偉大な父からの「俺を超えられるものなら超えてみろ」に奮起し早期卒業した市田龍生都 デビュー開催決勝は9車身差で圧勝 (3ページ目)
【「超えてみろ」に奮発】
競輪選手としてさまざまな苦難を乗り越えてきた佳寿浩は、厳しい父だった。
「すごく厳しくて、よくないことをしてしまうと、『それはダメだ』とめちゃくちゃ怒られていました。ただ、どれだけ怒られても、それを言ってくれるのはありがたいと思っていましたね」
幼いころから尊敬していた父の言葉は、市田の心に響いた。とくに自転車競技に関しては、その言葉が自身の糧になっていた。父を尊敬していると語る市田 photo by Takahashi Manabuこの記事に関連する写真を見る「自分が(自転車競技で)負けて帰ったときに『悔しい』と言ったんですけど、それを聞いた父は、『なんで悔しいんだ』と。その理由を話すと『だったら何をするべきなんだ』と一問一答で答えていって、結果的に自分の気持ちを高めてくれました。負けた気持ちのままでは終わらせないという意図を感じました」
競輪に対して常にストイックに取り組んできた父。「本気でやってきた分、自分にも本気で接してくれている」と市田は感じていた。その言葉に後押しされ、前述のように次々と好成績を残し、競輪選手になることを夢見るようになった。

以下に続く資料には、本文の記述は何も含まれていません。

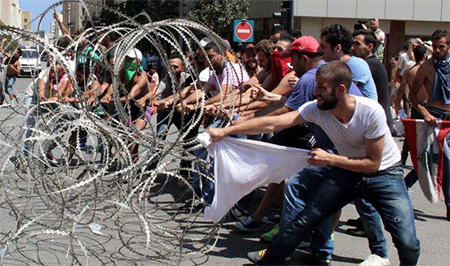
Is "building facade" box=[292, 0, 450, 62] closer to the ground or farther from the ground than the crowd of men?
farther from the ground

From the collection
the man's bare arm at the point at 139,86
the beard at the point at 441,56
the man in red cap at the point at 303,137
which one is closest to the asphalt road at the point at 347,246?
the man in red cap at the point at 303,137

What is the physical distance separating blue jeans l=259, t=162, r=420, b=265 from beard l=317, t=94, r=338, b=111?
50 centimetres

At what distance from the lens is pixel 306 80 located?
16.4 ft

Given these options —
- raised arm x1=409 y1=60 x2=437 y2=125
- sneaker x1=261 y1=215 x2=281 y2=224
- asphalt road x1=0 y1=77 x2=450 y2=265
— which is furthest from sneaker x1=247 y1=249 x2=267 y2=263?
raised arm x1=409 y1=60 x2=437 y2=125

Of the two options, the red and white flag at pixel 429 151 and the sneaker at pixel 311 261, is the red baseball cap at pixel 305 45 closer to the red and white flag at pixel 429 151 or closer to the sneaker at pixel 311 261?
the sneaker at pixel 311 261

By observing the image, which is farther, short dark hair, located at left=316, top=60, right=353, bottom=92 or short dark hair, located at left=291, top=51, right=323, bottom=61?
short dark hair, located at left=291, top=51, right=323, bottom=61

「大学3年生のときに競輪で生きていきたいなと思いました。父に『俺は競輪選手になりたい』と伝えたら、シンプルに『がんばれよ』と。それから『俺らができることは全力でサポートしてやる。お前が選手になるって言うんなら、これから覚悟が必要だし、1選手としてがんばるなら、俺はどこまでも応援してやる』と言ってくれました」
入所時には父と共に静岡県伊豆の養成所まで車で向かった。その車内では「早期卒業ができるもんならやってみろ。俺を超えられるものなら超えてみろ」と父は言い続けていた。その父は競輪学校(現日本競輪選手養成所)を1位で卒業している。「超える」ためには1位での卒業だけでは不十分で、さらにその上の早期卒業しか道はない。市田は父に告げることはなかったが、父を超えるために早期卒業することを目標に掲げていた。